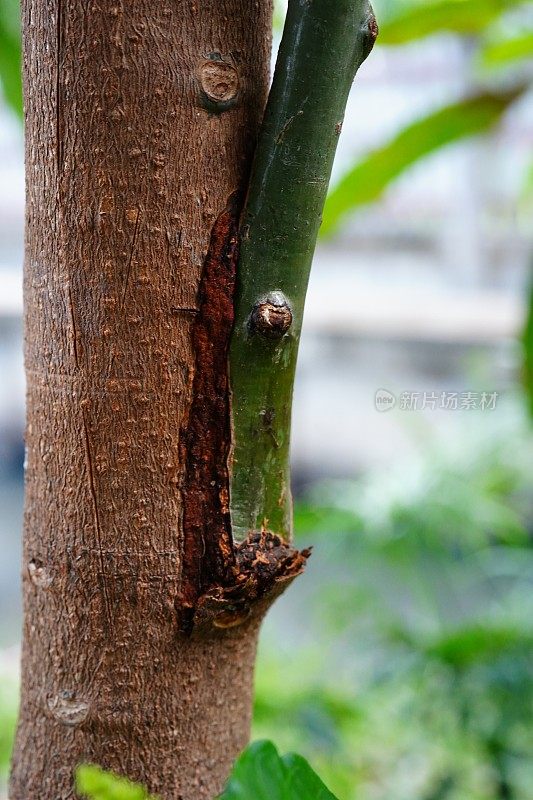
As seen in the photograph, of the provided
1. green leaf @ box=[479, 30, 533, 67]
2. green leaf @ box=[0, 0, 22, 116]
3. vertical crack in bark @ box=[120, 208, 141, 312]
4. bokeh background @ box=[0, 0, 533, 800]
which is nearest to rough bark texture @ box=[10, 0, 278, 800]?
vertical crack in bark @ box=[120, 208, 141, 312]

--- --- ---

— DESCRIPTION OF THE TASK —
Please turn each line of the rows above into a Markdown table with two columns, No. and Line, numbering the lines in order and skipping any blank ones. Leave the pictures out of the table.

— FINAL RESULT —
| No. | Line |
|---|---|
| 1 | As seen in the photograph, of the provided |
| 2 | 1. green leaf @ box=[479, 30, 533, 67] |
| 3 | 2. green leaf @ box=[0, 0, 22, 116] |
| 4 | 3. vertical crack in bark @ box=[120, 208, 141, 312] |
| 5 | 4. bokeh background @ box=[0, 0, 533, 800] |
| 6 | which is nearest to rough bark texture @ box=[10, 0, 278, 800]? |
| 7 | vertical crack in bark @ box=[120, 208, 141, 312] |